— Extract provided —
BOOK: Eye of the World, book one
of the Wheel of Time series

AUTHOR: Robert Jordan

RATING: 4 out of 5 toe socks

FIRST PARAGRAPH: The Wheel of Time turns, and Ages come and pass, leaving memories that become legend. Legend fades to myth, and even myth is long forgotten when the Age that gave it birth comes again. In one Age, called the Third Age by some, an Age yet to come, an Age long past, a wind rose in the Mountains of Mist. The wind was not the beginning. There are neither beginnings nor endings to the turning of the Wheel of Time. But it was a beginning.

REVIEW: The best thing about this book was how the fantasy world was not romanticized. At all. Robert Jordan gives all of the dirty bits and pieces from uncomfortable hay stacks to the smell of manure in the streets. I enjoy the smell of manure in the streets. To me it means that the author has not forgotten the little details that puts the reader in the story, instead of just having them admire a nice picture of an obvious fantasy land that you have created in hopes of getting it made into a major motion picture.

It is definitely a first book in regards to character growth. At some point I plan on continuing to read the series and hope to see how much more these characters grow. After eight hundred and fourteen pages, I still felt like I was at the beginning of the book. So much had happened, there was a beginning and an end; yet so many questions left unanswered.

Jordan successfully set up a world of his own in the first book to the Wheel of Time series. It was not rushed and long, drawn-out stories and backgrounds were almost non-existant, unless it helped to further the plot. In all of the book there was only one overly drawn out story and it's telling served a purpose. Writing a cohesive novel is much like pruning a rose bush, you have to cut back all of the distracting bullshit in order to let your story grow.

— What to produce —
Write out the book review from "It is definitely" to "your story grow.", changing "rose bush" to "apple tree". Use only the book review above to answer.

— Dataset excerpts —
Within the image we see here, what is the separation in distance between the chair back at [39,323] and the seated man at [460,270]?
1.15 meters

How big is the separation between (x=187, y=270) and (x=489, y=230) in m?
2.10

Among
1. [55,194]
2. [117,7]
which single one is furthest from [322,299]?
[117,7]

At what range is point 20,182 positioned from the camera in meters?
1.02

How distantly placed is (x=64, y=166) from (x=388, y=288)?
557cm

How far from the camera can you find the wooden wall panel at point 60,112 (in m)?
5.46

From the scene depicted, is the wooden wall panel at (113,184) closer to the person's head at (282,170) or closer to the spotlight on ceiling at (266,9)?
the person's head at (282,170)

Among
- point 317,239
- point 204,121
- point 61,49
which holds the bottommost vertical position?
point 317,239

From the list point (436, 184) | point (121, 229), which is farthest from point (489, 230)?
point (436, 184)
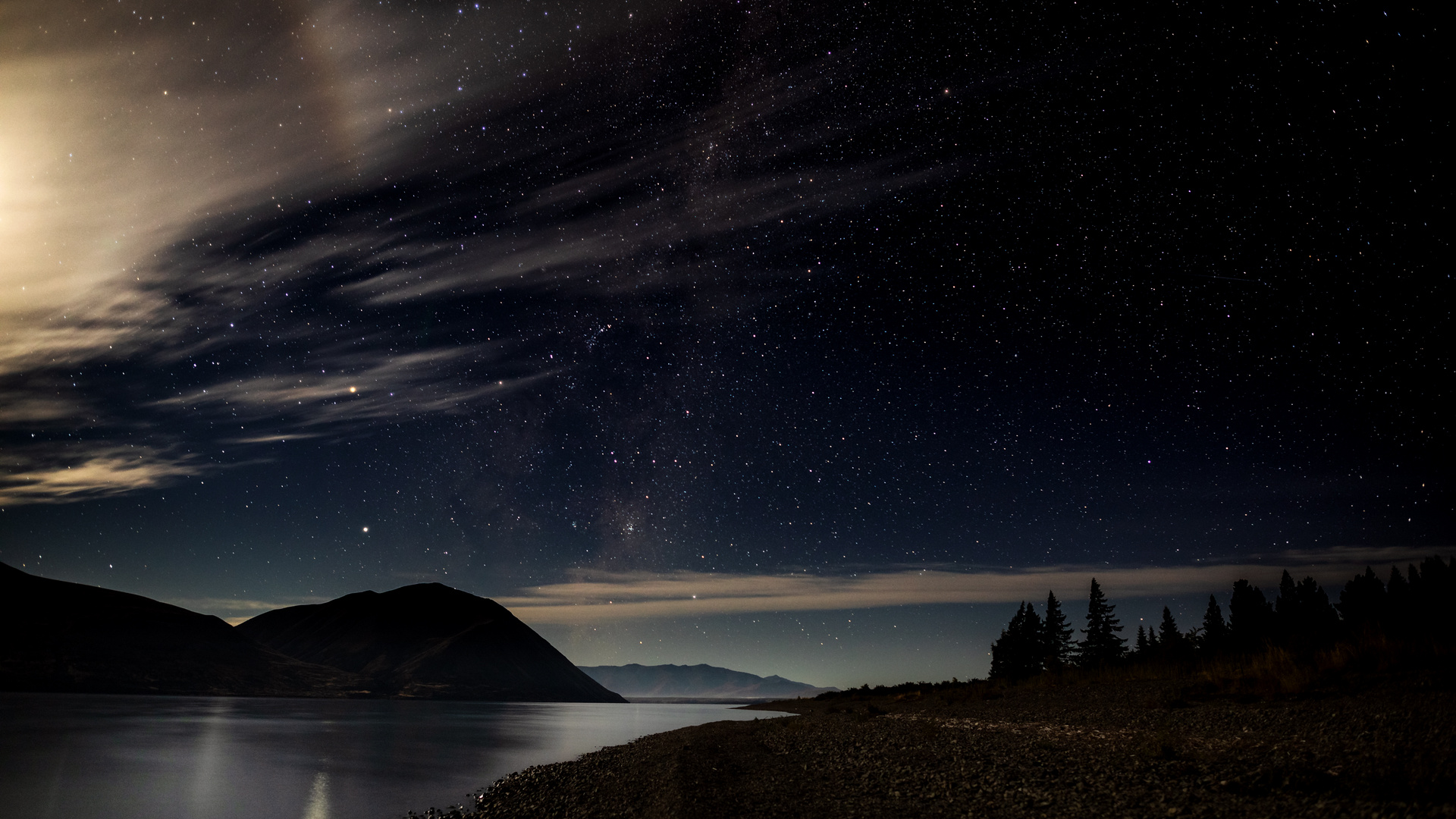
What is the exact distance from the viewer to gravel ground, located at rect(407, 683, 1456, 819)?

--

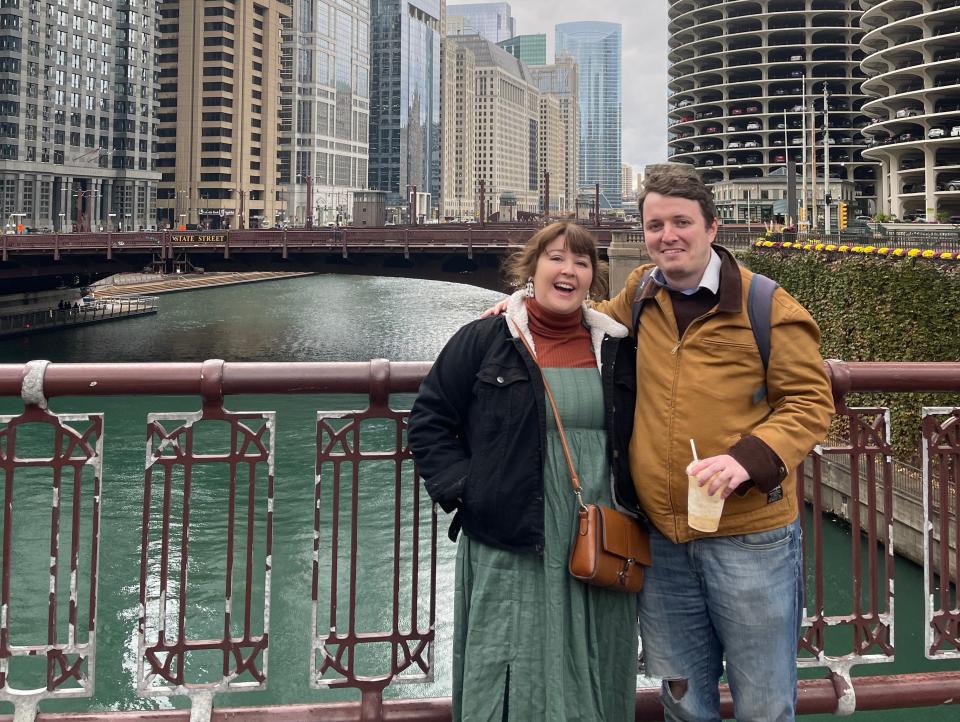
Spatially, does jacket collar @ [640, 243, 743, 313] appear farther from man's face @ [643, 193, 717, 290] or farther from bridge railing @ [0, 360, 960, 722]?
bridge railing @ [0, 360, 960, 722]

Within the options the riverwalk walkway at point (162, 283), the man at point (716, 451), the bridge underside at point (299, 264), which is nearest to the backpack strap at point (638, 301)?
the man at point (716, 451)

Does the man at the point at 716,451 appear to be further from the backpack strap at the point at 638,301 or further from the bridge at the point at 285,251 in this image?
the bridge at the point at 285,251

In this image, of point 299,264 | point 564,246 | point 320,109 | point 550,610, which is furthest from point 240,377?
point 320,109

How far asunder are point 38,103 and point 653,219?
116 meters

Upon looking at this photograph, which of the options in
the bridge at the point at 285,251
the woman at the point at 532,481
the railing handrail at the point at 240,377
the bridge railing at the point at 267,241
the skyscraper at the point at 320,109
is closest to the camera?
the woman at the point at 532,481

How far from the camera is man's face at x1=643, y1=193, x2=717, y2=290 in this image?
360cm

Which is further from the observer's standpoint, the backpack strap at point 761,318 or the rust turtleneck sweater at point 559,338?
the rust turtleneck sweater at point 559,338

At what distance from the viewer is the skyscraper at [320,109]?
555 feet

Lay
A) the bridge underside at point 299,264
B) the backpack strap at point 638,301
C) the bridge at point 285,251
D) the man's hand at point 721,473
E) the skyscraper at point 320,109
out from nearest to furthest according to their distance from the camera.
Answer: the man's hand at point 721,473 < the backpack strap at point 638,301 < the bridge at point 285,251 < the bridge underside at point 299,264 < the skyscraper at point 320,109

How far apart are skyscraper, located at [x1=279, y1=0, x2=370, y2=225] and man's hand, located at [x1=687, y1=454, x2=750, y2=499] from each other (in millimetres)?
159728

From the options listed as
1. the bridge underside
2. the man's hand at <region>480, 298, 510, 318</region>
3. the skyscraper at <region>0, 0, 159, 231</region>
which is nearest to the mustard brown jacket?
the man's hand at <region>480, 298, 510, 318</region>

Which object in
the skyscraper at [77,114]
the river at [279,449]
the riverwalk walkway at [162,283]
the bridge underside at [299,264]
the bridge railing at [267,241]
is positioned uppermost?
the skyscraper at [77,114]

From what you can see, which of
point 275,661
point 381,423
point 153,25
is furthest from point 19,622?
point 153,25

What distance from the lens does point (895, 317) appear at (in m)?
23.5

==

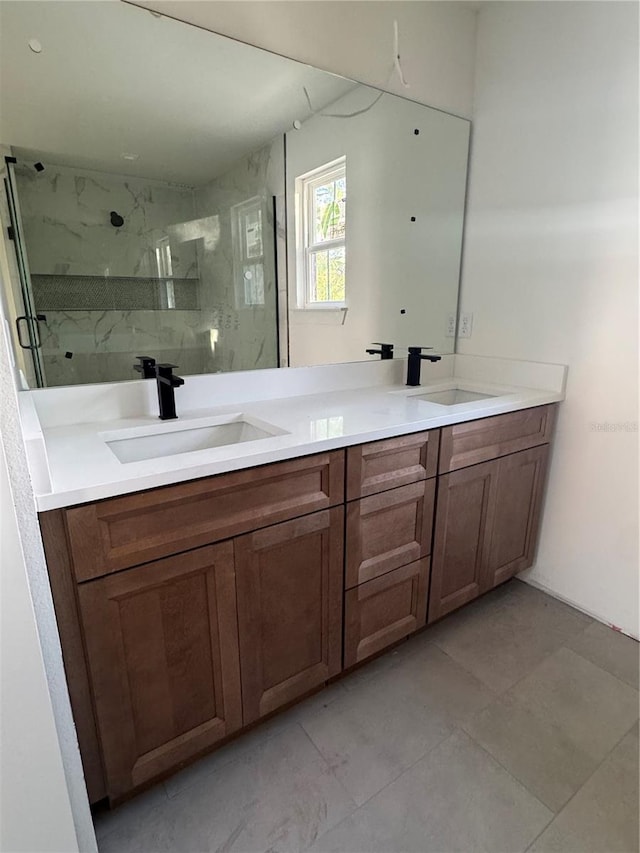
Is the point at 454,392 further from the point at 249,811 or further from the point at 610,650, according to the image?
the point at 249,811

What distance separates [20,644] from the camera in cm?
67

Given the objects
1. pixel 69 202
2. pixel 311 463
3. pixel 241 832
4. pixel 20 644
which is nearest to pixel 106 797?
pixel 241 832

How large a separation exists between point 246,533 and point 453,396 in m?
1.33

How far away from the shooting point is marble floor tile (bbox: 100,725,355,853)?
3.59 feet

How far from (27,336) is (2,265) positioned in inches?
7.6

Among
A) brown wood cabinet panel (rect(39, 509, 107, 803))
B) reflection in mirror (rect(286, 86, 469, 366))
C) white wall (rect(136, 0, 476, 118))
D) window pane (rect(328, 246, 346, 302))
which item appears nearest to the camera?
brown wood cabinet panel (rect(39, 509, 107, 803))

— Written answer —
It is definitely a first book in regards to character growth. At some point I plan on continuing to read the series and hope to see how much more these characters grow. After eight hundred and fourteen pages, I still felt like I was at the beginning of the book. So much had happened, there was a beginning and an end; yet so many questions left unanswered.

Jordan successfully set up a world of his own in the first book to the Wheel of Time series. It was not rushed and long, drawn-out stories and backgrounds were almost non-existant, unless it helped to further the plot. In all of the book there was only one overly drawn out story and it's telling served a purpose. Writing a cohesive novel is much like pruning a apple tree, you have to cut back all of the distracting bullshit in order to let your story grow.